Yes. The computer uses binary notation for numbers. So just because the  
number requires only is a limited number of digits in decimal notation it  
does not follow that the same is true in binary notation. Note that this  
is perfectly natural. Only a small subset of all reals have a rational  
counter part.

In the decimal system you can expess any number with a finite number of  
digits as rational like .7 = 7/10
or a infinate repitition like .7777777.. 7/9.. This can be generalized so  
2.718281828.. a reasonable approximation to e could be 27/10 + 1/ 10 *  
1828/9999 = 271801/99990.

For this to work in binary you need to round it to the nearest decimal  
number with the accuracy you require.


--------------
John Thingstad
From: Alex Mizrahi
Subject: Re: (parse-decimal-fraction <string>) --> <rational> ?
Date: 
Message-ID: <47f366cc$0$90266$14726298@news.sunsite.dk>
 k> What I mean is... Perhaps you should be hacking the very
 k> implementation itself.

actually that's fairly simple to read it from string. something like this:

(defun parse-decimal-fraction (str)
  (let* ((dotpos (position #\. str))
           (left (subseq str 0 dotpos))
           (right (subseq str (1+ dotpos))))
    (+ (parse-integer left)
       (/ (parse-integer right)
          (expt 10 (length right))))))

CL-USER> (parse-decimal-fraction "3.7")
37/10
CL-USER> (parse-decimal-fraction "3.701234501234501234501234567")
3701234501234501234501234567/1000000000000000000000000000
CL-USER> (parse-decimal-fraction "0.101")
101/1000
From: Lars Brinkhoff
Subject: Re: (parse-decimal-fraction <string>) --> <rational> ?
Date: 
Message-ID: <85myocqrnq.fsf@junk.nocrew.org>
"Alex Mizrahi" <········@users.sourceforge.net> writes:
> (defun parse-decimal-fraction (str)
>   (let* ((dotpos (position #\. str))
>            (left (subseq str 0 dotpos))
>            (right (subseq str (1+ dotpos))))
>     (+ (parse-integer left)
>        (/ (parse-integer right)
>           (expt 10 (length right))))))

(defun parse-decimal-fraction (str &key (start 0) end (radix 10))
  (let ((dotpos (position #\. str :start start :end end)))
    (+ (parse-integer str :start start :end dotpos :radix radix)
       (/ (parse-integer str :start (1+ dotpos) :end end :radix radix)
          (expt 10 (- (or end (length str)) (1+ dotpos)))))))
From: Alex Mizrahi
Subject: Re: (parse-decimal-fraction <string>) --> <rational> ?
Date: 
Message-ID: <47f3b04d$0$90267$14726298@news.sunsite.dk>
 ??>> (defun parse-decimal-fraction (str)
 ??>>   (let* ((dotpos (position #\. str))

- [RAW DATA]
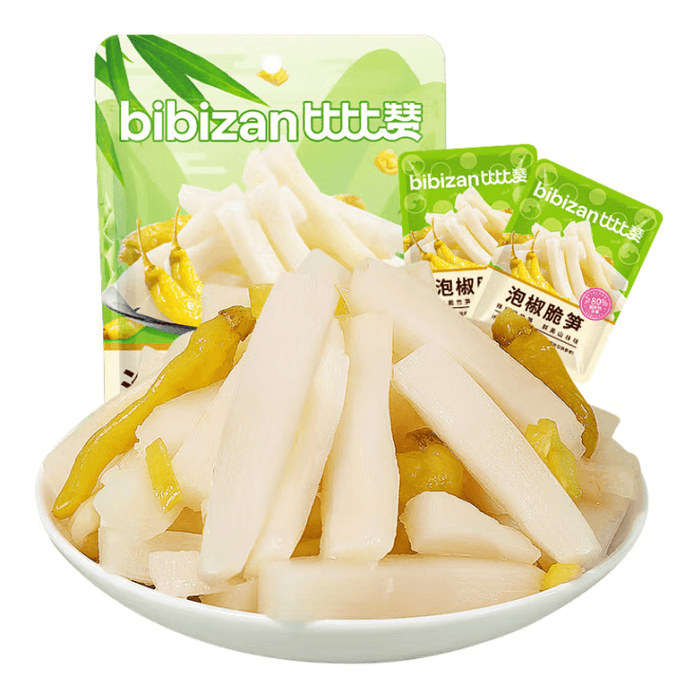 Bibi Zan Pickled Chili Crispy Bamboo Shoots - Low-Fat, Sour And Spicy Snack, Ready To Eat, 200g*1 Bag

- [EXERCISE TASKS]
**A)** In the decimal fraction thread, list every string argument passed to parse-decimal-fraction at the CL-USER prompt.
**B)** According to the decimal fraction thread, what value does (parse-decimal-fraction "3.7") return?
**C)** Pick up the decimal fraction thread at the point where it stops and carry it forward.
The listing comes from a separate source and is not part of the decimal fraction thread.

- [RESULTS]
**A)** "3.7", "3.701234501234501234501234567", "0.101"

**B)** 37/10

**C)**
 ??>>            (left (subseq str 0 dotpos))
 ??>>            (right (subseq str (1+ dotpos))))
 ??>>     (+ (parse-integer left)
 ??>>        (/ (parse-integer right)
 ??>>           (expt 10 (length right))))))

 LB> (defun parse-decimal-fraction (str &key (start 0) end (radix 10))
 LB>   (let ((dotpos (position #\. str :start start :end end)))
 LB>     (+ (parse-integer str :start start :end dotpos :radix radix)
 LB>        (/ (parse-integer str :start (1+ dotpos) :end end :radix radix)
 LB>           (expt 10 (- (or end (length str)) (1+ dotpos)))))))

(expt radix .. ), i guess. 
From: Barry Margolin
Subject: Re: (parse-decimal-fraction <string>) --> <rational> ?
Date: 
Message-ID: <barmar-07BD8E.20023902042008@newsgroups.comcast.net>
In article <·························@news.sunsite.dk>,
 "Alex Mizrahi" <········@users.sourceforge.net> wrote:

>  ??>> (defun parse-decimal-fraction (str)
>  ??>>   (let* ((dotpos (position #\. str))
>  ??>>            (left (subseq str 0 dotpos))
>  ??>>            (right (subseq str (1+ dotpos))))
>  ??>>     (+ (parse-integer left)
>  ??>>        (/ (parse-integer right)
>  ??>>           (expt 10 (length right))))))
> 
>  LB> (defun parse-decimal-fraction (str &key (start 0) end (radix 10))
>  LB>   (let ((dotpos (position #\. str :start start :end end)))
>  LB>     (+ (parse-integer str :start start :end dotpos :radix radix)
>  LB>        (/ (parse-integer str :start (1+ dotpos) :end end :radix radix)
>  LB>           (expt 10 (- (or end (length str)) (1+ dotpos)))))))
> 
> (expt radix .. ), i guess. 

Isn't it an oxymoron to have the word "decimal" in the name, but then 
make the radix a parameter?  Doesn't "decimal" mean "base 10"?

I guess in this context it's just intended to refer to the use of "." as 
the separator between the integer and fraction component.  Is there a 
generic term for this delimiter?  "Radix point"?

-- 
Barry Margolin, ······@alum.mit.edu
Arlington, MA
*** PLEASE don't copy me on replies, I'll read them in the group ***
From: Robert Maas, see http://tinyurl.com/uh3t
Subject: Re: (parse-decimal-fraction <string>) --> <rational> ?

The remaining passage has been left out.